History is the most critical/core service for cadence which implements the workflow logic.

# History shard movements

  • Should only happen during deployment or when the node restarts. If there’s shard movement without deployments then that’s unexpected and there’s probably a performance issue. The shard ownership is assigned by a particular history host, so if the shard is moving it’ll be hard for the frontend service to route a request to a particular history shard and to find it.
  • A monitor can be set to be alerted on shard movements without deployment.
  • Datadog query example
sum:cadence_history.membership_changed_count{operation:shardcontroller}
sum:cadence_history.shard_closed_count{operation:shardcontroller}
sum:cadence_history.sharditem_created_count{operation:shardcontroller}
sum:cadence_history.sharditem_removed_count{operation:shardcontroller}

# Transfer Tasks Per Second

  • TransferTask is an internal background task that moves workflow state and transfers an action task from the history engine to another service(e.g.

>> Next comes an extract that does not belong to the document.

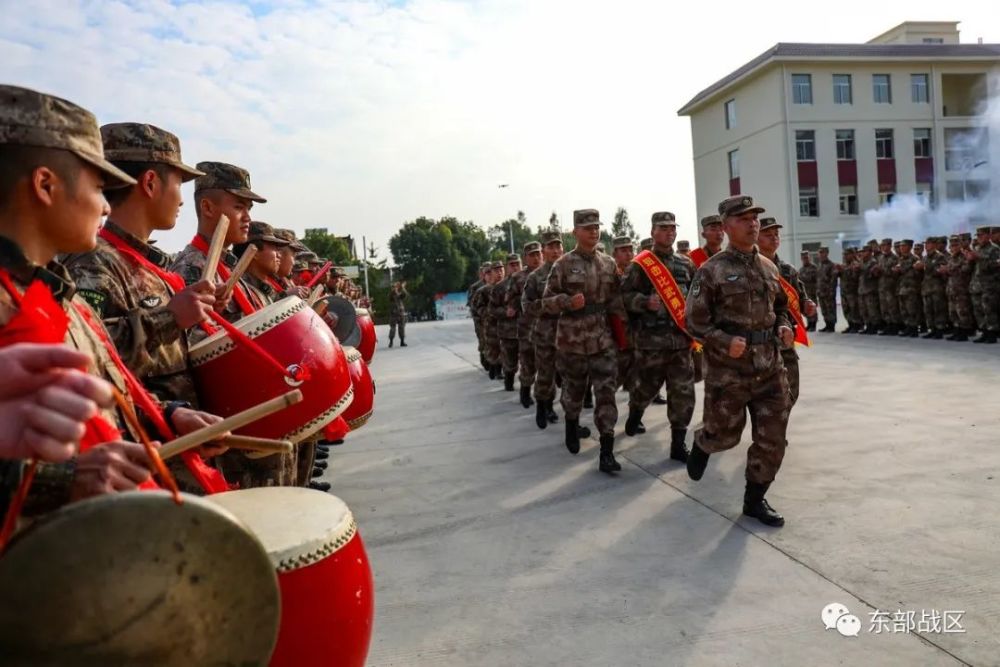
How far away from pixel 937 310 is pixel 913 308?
2.48ft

Matching service, ElasticSearch, etc)
  • No monitor needed
  • Datadog query example
sum:cadence_history.task_requests{operation:transferactivetask*} by {operation}.as_rate()

# Timer Tasks Per Second

  • Timer tasks are tasks that are scheduled to be triggered at a given time in future. For example, workflow.sleep() will wait an x amount of time then the task will be pushed somewhere for a worker to pick up.
  • Datadog query example
sum:cadence_history.task_requests{operation:timeractivetask*} by {operation}.as_rate()

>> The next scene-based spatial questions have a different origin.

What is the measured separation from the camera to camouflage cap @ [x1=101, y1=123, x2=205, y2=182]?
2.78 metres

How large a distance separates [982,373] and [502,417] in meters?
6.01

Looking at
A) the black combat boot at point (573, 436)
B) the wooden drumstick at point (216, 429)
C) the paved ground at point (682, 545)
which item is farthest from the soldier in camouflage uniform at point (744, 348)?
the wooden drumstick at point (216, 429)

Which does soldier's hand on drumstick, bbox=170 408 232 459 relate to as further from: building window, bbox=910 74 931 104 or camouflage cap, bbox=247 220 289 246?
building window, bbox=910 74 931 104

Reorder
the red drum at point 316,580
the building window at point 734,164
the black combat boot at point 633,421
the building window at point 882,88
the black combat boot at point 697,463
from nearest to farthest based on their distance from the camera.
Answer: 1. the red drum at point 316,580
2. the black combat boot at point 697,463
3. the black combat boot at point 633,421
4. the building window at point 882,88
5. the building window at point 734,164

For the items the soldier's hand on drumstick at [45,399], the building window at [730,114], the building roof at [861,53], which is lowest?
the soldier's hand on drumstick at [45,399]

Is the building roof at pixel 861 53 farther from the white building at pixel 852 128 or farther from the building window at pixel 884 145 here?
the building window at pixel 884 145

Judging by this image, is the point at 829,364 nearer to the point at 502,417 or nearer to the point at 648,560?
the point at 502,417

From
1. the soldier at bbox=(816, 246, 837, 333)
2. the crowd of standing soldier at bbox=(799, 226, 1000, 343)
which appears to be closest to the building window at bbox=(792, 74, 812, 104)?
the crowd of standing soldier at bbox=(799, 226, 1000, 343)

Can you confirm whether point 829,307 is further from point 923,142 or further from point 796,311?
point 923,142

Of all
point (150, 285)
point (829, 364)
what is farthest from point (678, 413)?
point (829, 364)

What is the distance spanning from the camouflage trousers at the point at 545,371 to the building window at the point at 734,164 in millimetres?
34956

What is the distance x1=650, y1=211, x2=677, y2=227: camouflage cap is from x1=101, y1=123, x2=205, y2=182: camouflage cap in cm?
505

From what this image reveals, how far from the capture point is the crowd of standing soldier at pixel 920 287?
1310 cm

# Transfer Tasks Per Domain

  • Count breakdown by domain
  • Datadog query example
sum:cadence_history.task_requests_per_domain{operation:transferactive*} by {domain}.as_count()

# Timer Tasks Per Domain

  • Count breakdown by domain
  • Datadog query example
sum:cadence_history.task_requests_per_domain{operation:timeractive*} by {domain}.as_count()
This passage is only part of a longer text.